The Husky project aims to build a more expressive and most importantly, more efficient system for distributed data analytics.
Download Husky (core components)**This academic version provides basic but essential features such as fine-grained object interaction, coarse-grained transformation (e.g., map, reduce), iterative graph analytics and asynchronous machine learning. Husky is open-source in GitHub.
Husky has a highly optimized backend. We always try to exploit more performance from limited computing resources.
Besides, the Husky computing model allows more efficient algorithms to be programmed.

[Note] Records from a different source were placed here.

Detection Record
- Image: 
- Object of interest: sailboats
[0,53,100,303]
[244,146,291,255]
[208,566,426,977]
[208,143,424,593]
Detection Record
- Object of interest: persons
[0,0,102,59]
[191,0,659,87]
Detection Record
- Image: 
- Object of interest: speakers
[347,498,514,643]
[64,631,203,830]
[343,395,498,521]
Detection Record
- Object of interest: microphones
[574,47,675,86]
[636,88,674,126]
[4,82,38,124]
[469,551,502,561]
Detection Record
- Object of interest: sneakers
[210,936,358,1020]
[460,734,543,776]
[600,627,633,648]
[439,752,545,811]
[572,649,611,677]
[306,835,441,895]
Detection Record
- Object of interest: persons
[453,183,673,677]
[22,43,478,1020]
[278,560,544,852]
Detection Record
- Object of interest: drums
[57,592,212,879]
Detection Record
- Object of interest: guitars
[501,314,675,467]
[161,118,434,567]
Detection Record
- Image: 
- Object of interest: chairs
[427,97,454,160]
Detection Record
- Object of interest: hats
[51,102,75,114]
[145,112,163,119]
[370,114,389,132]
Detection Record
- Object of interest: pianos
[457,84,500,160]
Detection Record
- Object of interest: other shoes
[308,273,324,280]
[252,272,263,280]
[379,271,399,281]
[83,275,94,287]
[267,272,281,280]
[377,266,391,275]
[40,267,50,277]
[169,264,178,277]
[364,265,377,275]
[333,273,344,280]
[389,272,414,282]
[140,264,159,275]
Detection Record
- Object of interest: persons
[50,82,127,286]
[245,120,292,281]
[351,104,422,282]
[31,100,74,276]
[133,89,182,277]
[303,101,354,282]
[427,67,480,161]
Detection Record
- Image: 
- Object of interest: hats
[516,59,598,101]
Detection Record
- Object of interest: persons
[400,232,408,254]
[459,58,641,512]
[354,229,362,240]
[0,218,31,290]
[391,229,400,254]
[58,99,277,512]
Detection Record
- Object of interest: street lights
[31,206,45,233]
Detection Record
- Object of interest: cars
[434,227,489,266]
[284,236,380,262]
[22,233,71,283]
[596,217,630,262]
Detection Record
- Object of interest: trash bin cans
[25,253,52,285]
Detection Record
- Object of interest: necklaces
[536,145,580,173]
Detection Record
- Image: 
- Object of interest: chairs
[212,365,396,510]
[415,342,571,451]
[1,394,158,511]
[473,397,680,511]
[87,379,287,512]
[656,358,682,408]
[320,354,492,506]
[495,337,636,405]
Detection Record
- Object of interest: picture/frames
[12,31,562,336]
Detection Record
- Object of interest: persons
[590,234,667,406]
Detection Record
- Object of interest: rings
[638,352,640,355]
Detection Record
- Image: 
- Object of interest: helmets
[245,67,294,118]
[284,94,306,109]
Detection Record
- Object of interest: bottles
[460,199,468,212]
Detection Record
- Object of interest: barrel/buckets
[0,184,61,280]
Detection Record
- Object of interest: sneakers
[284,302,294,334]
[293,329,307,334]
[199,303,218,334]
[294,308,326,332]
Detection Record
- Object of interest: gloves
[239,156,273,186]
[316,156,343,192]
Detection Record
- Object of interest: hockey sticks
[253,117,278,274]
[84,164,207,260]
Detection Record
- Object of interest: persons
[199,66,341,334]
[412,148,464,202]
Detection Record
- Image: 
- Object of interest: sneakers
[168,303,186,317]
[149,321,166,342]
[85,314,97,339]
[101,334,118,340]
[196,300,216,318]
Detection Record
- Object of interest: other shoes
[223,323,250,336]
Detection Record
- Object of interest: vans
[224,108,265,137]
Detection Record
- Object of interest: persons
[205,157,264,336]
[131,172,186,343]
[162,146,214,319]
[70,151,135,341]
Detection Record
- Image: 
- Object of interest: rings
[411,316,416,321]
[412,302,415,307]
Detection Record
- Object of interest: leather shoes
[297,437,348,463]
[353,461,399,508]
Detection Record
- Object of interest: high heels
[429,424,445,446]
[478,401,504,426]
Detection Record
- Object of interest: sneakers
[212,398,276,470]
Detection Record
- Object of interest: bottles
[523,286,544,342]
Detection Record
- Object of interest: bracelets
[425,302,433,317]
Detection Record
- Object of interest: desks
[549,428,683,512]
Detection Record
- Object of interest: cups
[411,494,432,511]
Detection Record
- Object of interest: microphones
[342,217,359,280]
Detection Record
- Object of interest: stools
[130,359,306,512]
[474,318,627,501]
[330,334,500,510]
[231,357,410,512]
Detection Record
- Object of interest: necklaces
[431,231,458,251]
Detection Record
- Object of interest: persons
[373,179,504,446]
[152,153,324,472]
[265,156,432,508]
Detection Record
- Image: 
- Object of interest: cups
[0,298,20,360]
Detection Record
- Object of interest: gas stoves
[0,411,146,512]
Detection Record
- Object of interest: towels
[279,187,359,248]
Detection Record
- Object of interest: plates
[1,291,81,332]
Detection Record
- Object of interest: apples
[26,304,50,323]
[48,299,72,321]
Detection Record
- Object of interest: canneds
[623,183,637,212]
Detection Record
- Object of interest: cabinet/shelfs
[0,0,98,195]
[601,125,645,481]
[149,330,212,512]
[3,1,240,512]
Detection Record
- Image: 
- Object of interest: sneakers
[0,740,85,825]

Husky supports a variety of applications, including MapReduce-style ETL, text mining, graph analytics, machine learning(both synchronous and asynchronous).
Furthermore, Husky can cooperate seamlessly with many existing systems, and integrate nicely in the Hadoop eco-system. We are working to support more external systems.
Husky exposes an easy-to-use interface, allowing complicated logic to be expressed succinctly.
Husky can easily work with many existing data stores. With the Python/Scala frontends, even non-technical people can get started with Husky quickly, and enjoy all the benefits.
Example 1: Use PyHusky (Husky Python API) to extract a graph from a big json file, compute its PageRank, and get the top k nodes:
import json
import bindings.frontend as ph
import bindings.frontend.library.graph as hg
edgelist = ph.env.load("/path/to/json") \
.map(lambda line:json.loads(line)) \
.map(lambda doc:(doc['src'], doc['dst']))
graph = hg.from_edgelist(edgelist)
graph.pagerank(iter=10)
graph.pagerank_topk(k=2)
Example 2: Use ScHusky (Husky Scala API) to solve collaborative filtering with Asynchronous SGD:
import schusky.api._
import schusky.lib.ml._
import play.api.libs.json._
val env = new Environment()
val data = env.mongodb("mongohost", 9000).load("db.collection").map { doc =>
val js = Json.parse(doc)
((js\"user").as[Int], (js\"item").as[Int], (js\"rating").as[Double])
}
val model = Homad.from(Matrix.fromTriplet(data))
model.setReg(0.01).setLearningRate(0.1).mfasync(time=20)
println(model.getRMSE)